Mozgostroje

Binaural Audio - Spherical Head

08 Sep 2014

[]

The psychological method is just before it's next revolution. Forty something years ago psychologists abandoned the cages with pigeons and rats. Instead they studied humans by measuring their response times and giving them questionnaires. Now, the response boxes and questionnaires are obsolete. Virtual reality has taken their place. Why now? Why took it so long? There are two aspects to this. The hardware has become cheap and powerful enough to support immersive experience. On the software side, game engines like Unity and UE4 have become accessible (in terms of ease-of-use and price tag) and allow researchers to develop complex virtual worlds. The technology still requires further evolution and most of the issues (such as insufficient resolution and frame rate) are well-known and are being tackled. There are few issues which have been neglected, but need to be resolved before the technology can be used in research.

In this post I consider binaural audio. Wikipedia gives good introduction to binaural audio. This tutorial by Richard Duda goes into more detail. Binaural audio, when well implemented, can induce a strong feeling of presence - just like VR goggles do via the visual channel. Unfortunately, for whatever reasons modern video games and game engines do not use binaural audio.

In this post I introduce few simple models that try to create the immersive binaural experience by properly filtering the sound. Let's see how good these solutions are.

First, we will use this sound.

In [1]:
%pylab inline
buzz=np.load('buzz.npy')
fr=44100;tot=buzz.size/float(fr)*1000
plt.plot(np.linspace(0,tot,buzz.size),buzz);
plt.xlabel('time (ms)');plt.ylabel('amplitude')
K=500
buzz=np.concatenate([buzz]*K)
Populating the interactive namespace from numpy and matplotlib

We repeat the sound few hundred times to obtain 5 second buzz sound.
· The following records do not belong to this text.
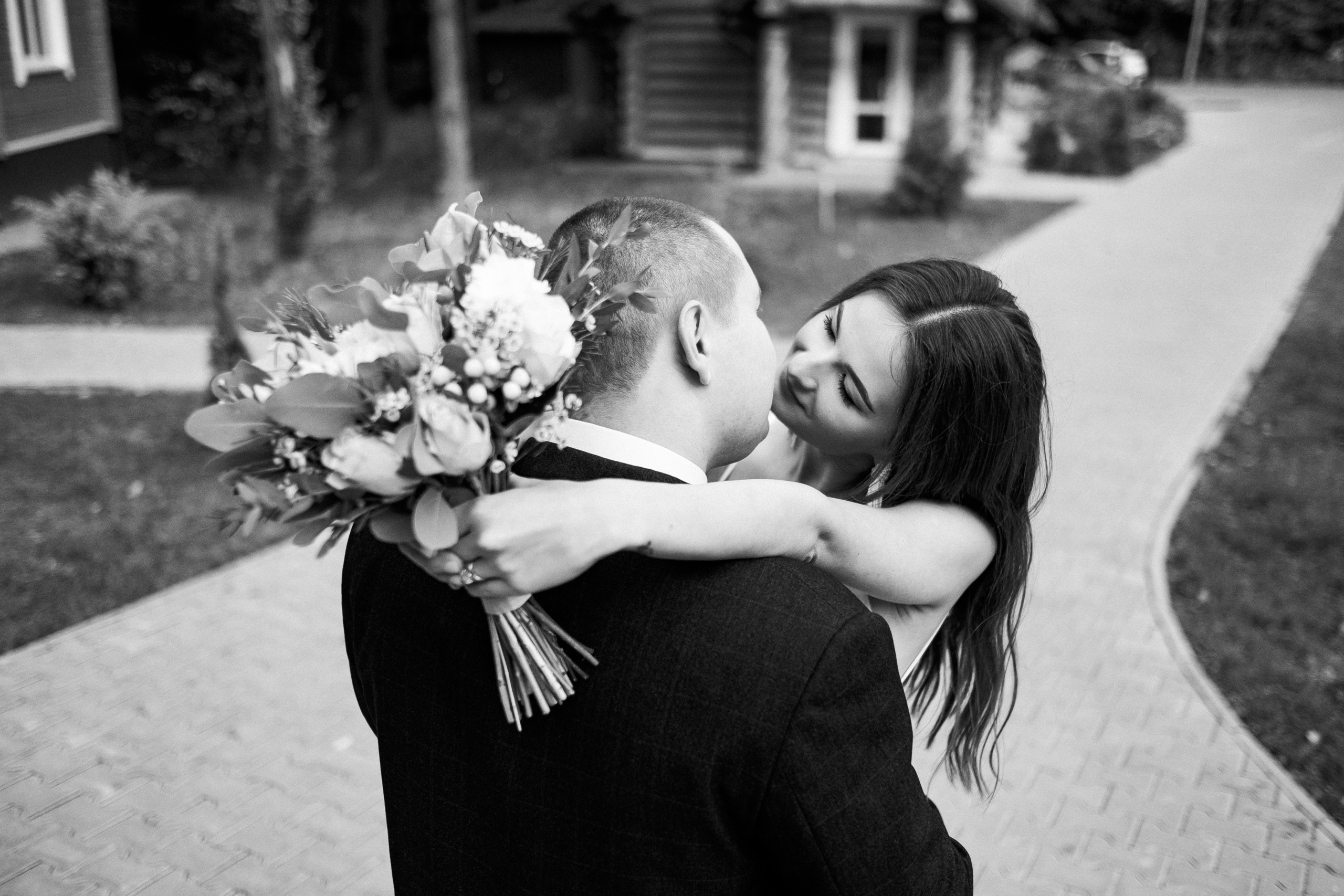 2019.09.28 Wedding Story DA Versal. Ivan Skufinsky — wedding and family photographer in Vancouver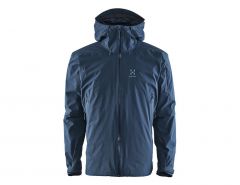 Haglöfs - Pirta Jacket Men - Skijacke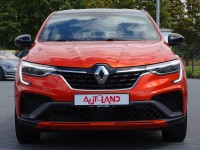 Renault Arkana 1.3 TCE R.S. Line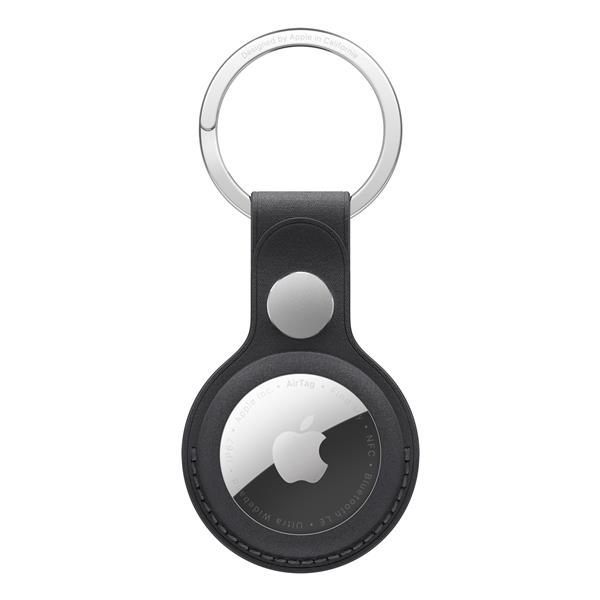 Apple MGG24ZM/A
This is what it sounds like: (You need to listen through headphones.)

In [2]:
from embedaudio import Audio as EmbedAudio
def embedLR(left,right=None,rate=44100):
    ''' assume int16 format'''
    if right is None: right=left
    out=np.concatenate([left[:,np.newaxis],
                        right[:,np.newaxis]],axis=1)
    out=out.flatten()/32767.
    return EmbedAudio(out,rate=rate,nrchannels=2)
embedLR(buzz,rate=fr)
Out[2]: